• _Exercises to complete_:
**1)** Summarize the text below on restoring Scylla metadata in two sentences.
**2)** According to the text below on restoring Scylla metadata, why does the order of the generated CQL statements matter?

• _Document_:
◆ ◆ ◆ ◆ ◆
Restoring data by putting SSTables into the data directory is potentially unsafe. Nothing prevents the administrator from restoring only some of the backed-up SSTables. Also, group0 generally assumes that all its data was created by relevant code in Scylla and has not been tampered with by the user. It assumes that for all data stored in SSTables, the commitlog, etc.

To summarize, it's very easy to make a mistake here and there is no easy way to fix inconsistencies. Supporting some existing use cases requires awkward workarounds.

We would like there to be an alternative that provides the following properties:

be simple for an administrator,
should work even if the schema of the metadata changes in the future, e.g. new parameters are added to service levels,
be atomic. Group0 changes are linearizable and a backup should produce a description that corresponds to the state of metadata at a specific point—close to the time when the user issued a backup.

Synopsis of the solution

Because the schema, auth, and service levels can be manipulated by administrators via the CQL interface, we want to generate a sequence of CQL statements that, when applied in order, would restore their current state. The order of those statements is important since there may be dependencies between the entities the statements would recreate, e.g. we can only grant a role to another if they already exist. If new dependencies are introduced, the CQL interface will still be usable as long as we update the implementation.

The solution relies on the assumption that such a sequence of statements can be generated from the internal state.
◆ ◆ ◆ ◆ ◆
• _Data_:
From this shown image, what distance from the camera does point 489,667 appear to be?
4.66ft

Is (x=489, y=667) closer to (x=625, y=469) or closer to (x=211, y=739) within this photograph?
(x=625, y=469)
◆ ◆ ◆ ◆ ◆
• _Expected results_:
**1)** Restoring data by putting SSTables into the data directory is potentially unsafe, because an administrator can restore only some of the backed-up SSTables and group0 assumes its data was never tampered with, so mistakes are easy and inconsistencies are hard to fix. The proposed alternative generates a sequence of CQL statements that, applied in order, would restore the current state of the schema, auth, and service levels, with the goals of being simple for an administrator, working even if the metadata schema changes, and being atomic.

**2)** The order matters because there may be dependencies between the entities the statements would recreate. For example, a role can only be granted to another if both already exist.